Nova recomendação do Ministério da Saúde
A nova diretriz do Ministério da Saúde, divulgada no fim de setembro, amplia a faixa etária do rastreamento ativo para 40 anos e cria uma linha de cuidado específica para garantir o acesso à mamografia, mesmo em mulheres sem sinais ou sintomas da doença. Também foi instituído o modelo de “rastreamento sob demanda”, em que os profissionais de saúde devem orientar as pacientes sobre os benefícios e as possíveis limitações do exame, permitindo decisões compartilhadas.
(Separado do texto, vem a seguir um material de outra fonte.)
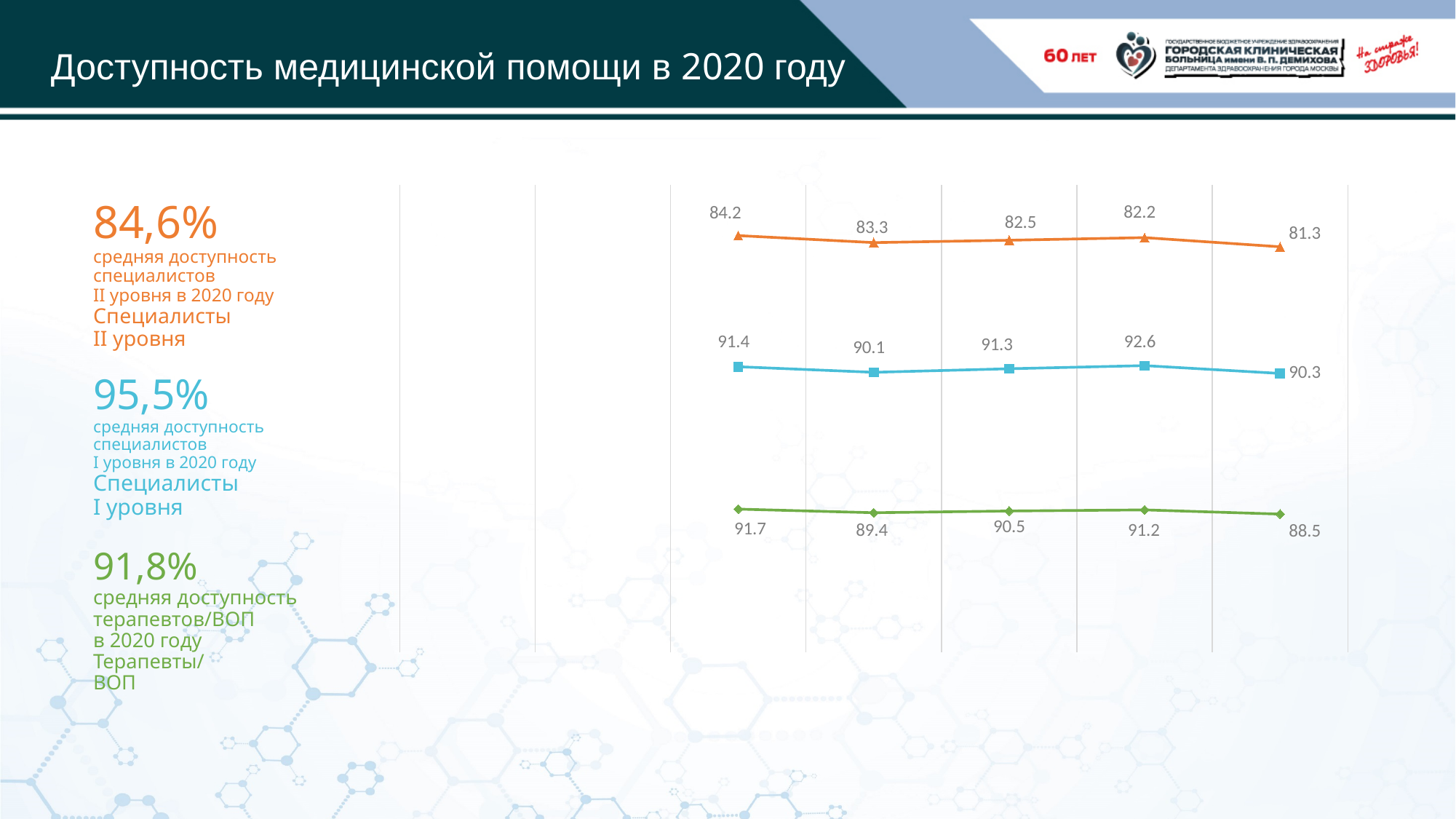
How many lines (series) are plotted in the chart? 3 What is the first (leftmost) value of the orange line (Специалисты II уровня)? 84.2 What is the highest value on the blue line (Специалисты I уровня)? 92.6 What is the lowest value on the green line (Терапевты/ВОП)? 88.5 At the fourth point, which is higher: the blue line (Специалисты I уровня) or the green line (Терапевты/ВОП)? blue line (Специалисты I уровня) What kind of chart is shown on the slide? line chart What is the difference between the first and last values of the orange line (Специалисты II уровня)? 2.9 Does the orange line (Специалисты II уровня) rise or fall from left to right? fall Which colour is used for the Терапевты/ВОП line? green What is the second value of the green line (Терапевты/ВОП)? 89.4 How many data points does each line in the chart have? 5 What is the last (rightmost) value of the blue line (Специалисты I уровня)? 90.3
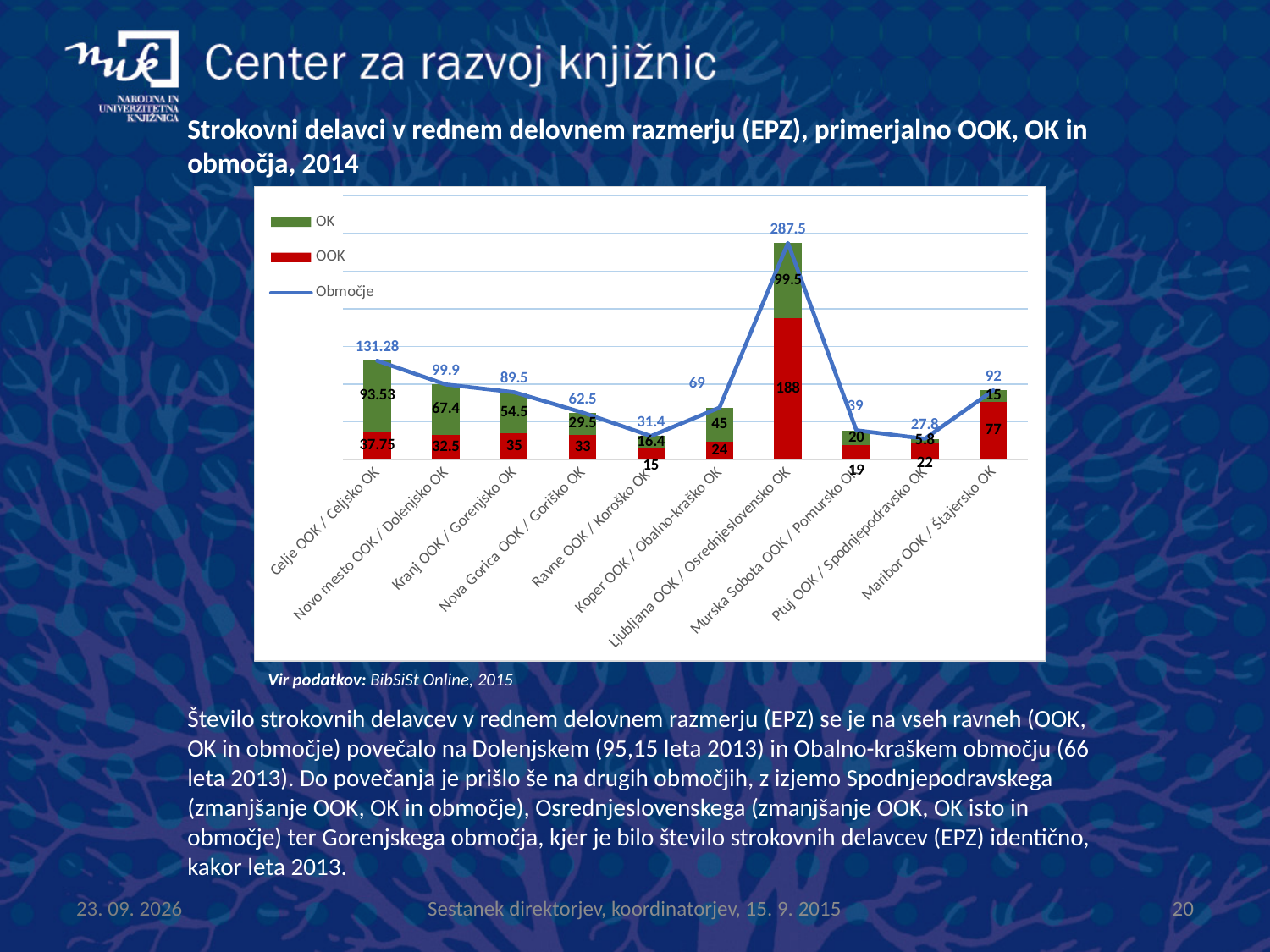
Which series is drawn as a line rather than bars? Območje What is the OK value for Celje OOK / Celjsko OK? 93.53 How many series does the legend list? 3 What is the OOK value for Ljubljana OOK / Osrednjeslovensko OK? 188 Which category has the highest Območje value? Ljubljana OOK / Osrednjeslovensko OK What kind of chart is this? Combined stacked bar and line chart Which category has the lowest Območje value? Ptuj OOK / Spodnjepodravsko OK Which is larger, the OOK value for Maribor OOK / Štajersko OK or the OOK value for Celje OOK / Celjsko OK? Maribor OOK / Štajersko OK What is the Območje value for Novo mesto OOK / Dolenjsko OK? 99.9 What is the OK value for Ptuj OOK / Spodnjepodravsko OK? 5.8 What is the difference between the Območje values for Celje OOK / Celjsko OK and Maribor OOK / Štajersko OK? 39.28 How many categories are shown on the x axis? 10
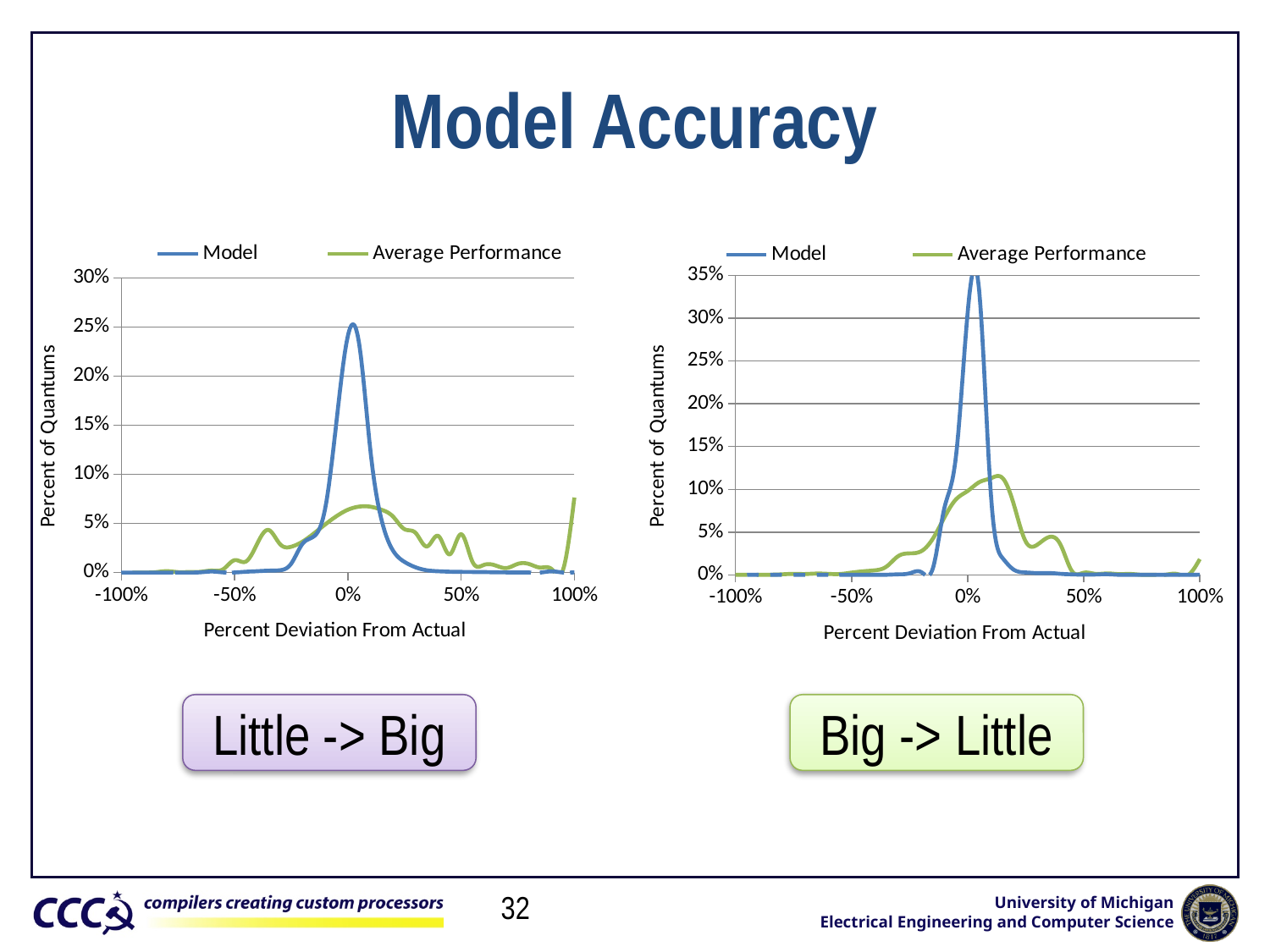
In the left chart (Little -> Big), which series reaches the higher peak, Model or Average Performance? Model In the right chart (Big -> Little), is the Average Performance value at 100% deviation greater or less than 5%? less In the right chart (Big -> Little), is the peak value of the Model series greater or less than 30%? greater In the left chart (Little -> Big), is the peak value of the Model series greater or less than 20%? greater What kind of chart is the left chart (Little -> Big)? line chart What is the label of the x axis on the right chart (Big -> Little)? Percent Deviation From Actual What is the label of the y axis on the left chart (Little -> Big)? Percent of Quantums In the right chart (Big -> Little), which series reaches the higher peak, Model or Average Performance? Model How many series does the legend of the right chart (Big -> Little) list? 2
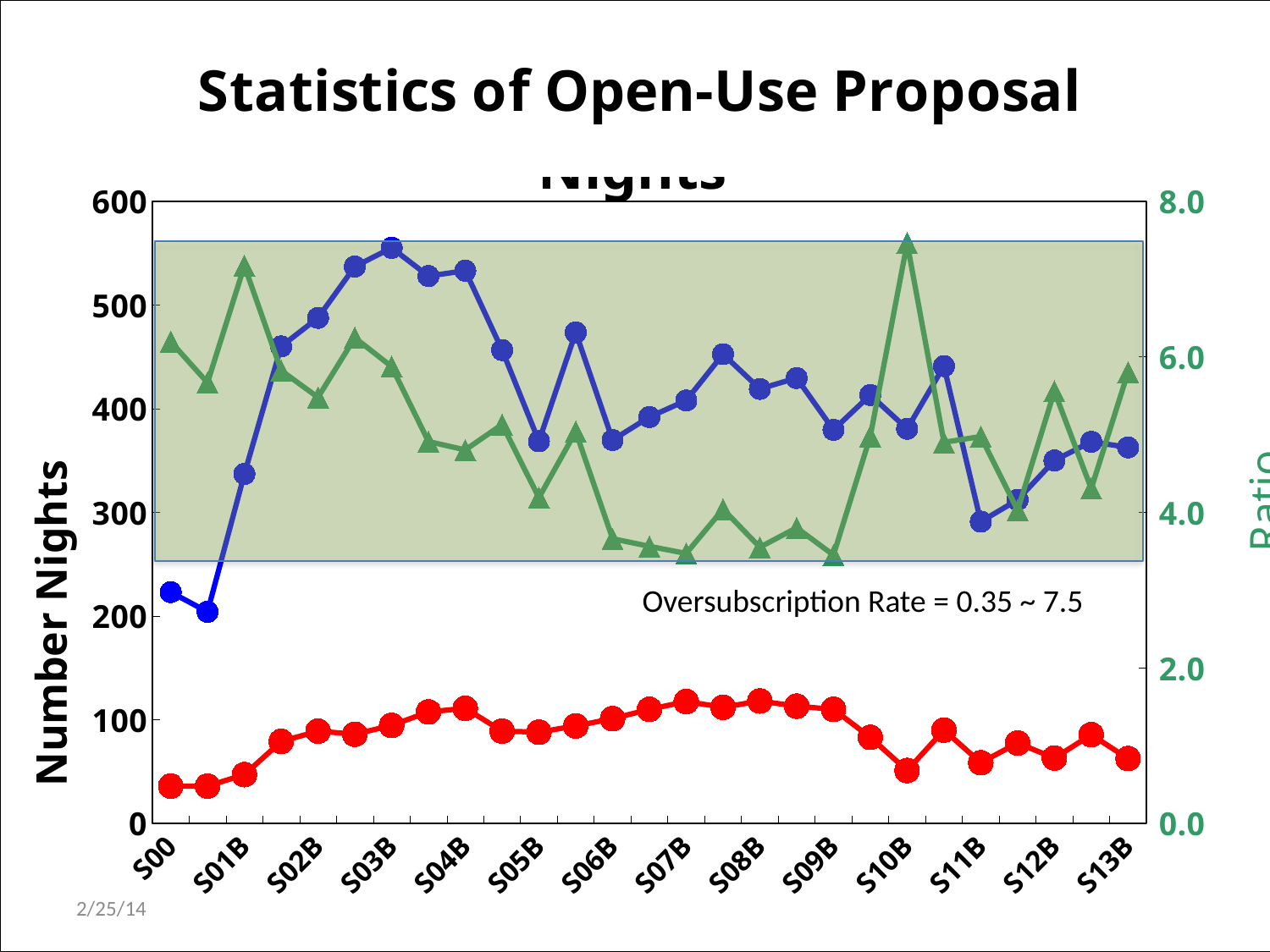
Is the value of the green line at S09B greater or less than 4.0 on the right axis? less Is the value of the blue line at S03B greater or less than 500? greater Is the value of the red line at S00 greater or less than 100? less What is the title of the left vertical axis? Number Nights At which x-axis label does the green line reach its highest value? S10B What kind of chart is shown on the slide? line chart Does the red line rise or fall from S00 to S04B? rise How many category labels are shown along the x axis? 14 What oversubscription rate range is stated in the text on the chart? 0.35 ~ 7.5 Which is larger, the blue line value at S00 or at S03B? S03B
O governo prevê ainda a expansão da rede de atendimento, com o reforço das carretas da saúde da mulher, a capacitação de equipes, a incorporação de novos medicamentos e investimentos na qualificação dos equipamentos de mamografia.
Segundo o Ministério, o objetivo é reduzir a mortalidade e aumentar a sobrevida, ampliando o número de diagnósticos precoces e garantindo que mais mulheres iniciem o tratamento em estágios iniciais, quando as chances de cura ultrapassam 90%. Para a SBCO, o fortalecimento da linha de cuidado é essencial para consolidar uma política nacional de rastreamento que seja efetiva e equitativa em todas as regiões do país.
A cirurgia oncológica, etapa fundamental do tratamento, depende diretamente do momento do diagnóstico. Quanto mais precoce for a detecção do tumor, maior é a possibilidade de indicar procedimentos menos invasivos e com melhores resultados estéticos e funcionais. O câncer de mama, contudo, não se manifesta apenas com nódulos palpáveis. Alterações na textura da pele, retrações, descamações ou secreções anormais nos mamilos podem ser sinais de alerta e devem motivar avaliação médica imediata. Por isso, o autoexame, embora não substitua a mamografia, continua sendo um instrumento importante de autoconhecimento e atenção às mudanças no próprio corpo. Além do diagnóstico precoce, especialistas reforçam que medidas de prevenção relacionadas ao estilo de vida podem reduzir significativamente o risco de desenvolver câncer de mama. Manter o peso corporal adequado, praticar atividade física regular, evitar o consumo excessivo de álcool, não fumar e adotar uma alimentação equilibrada são hábitos que contribuem para a redução de fatores de risco conhecidos.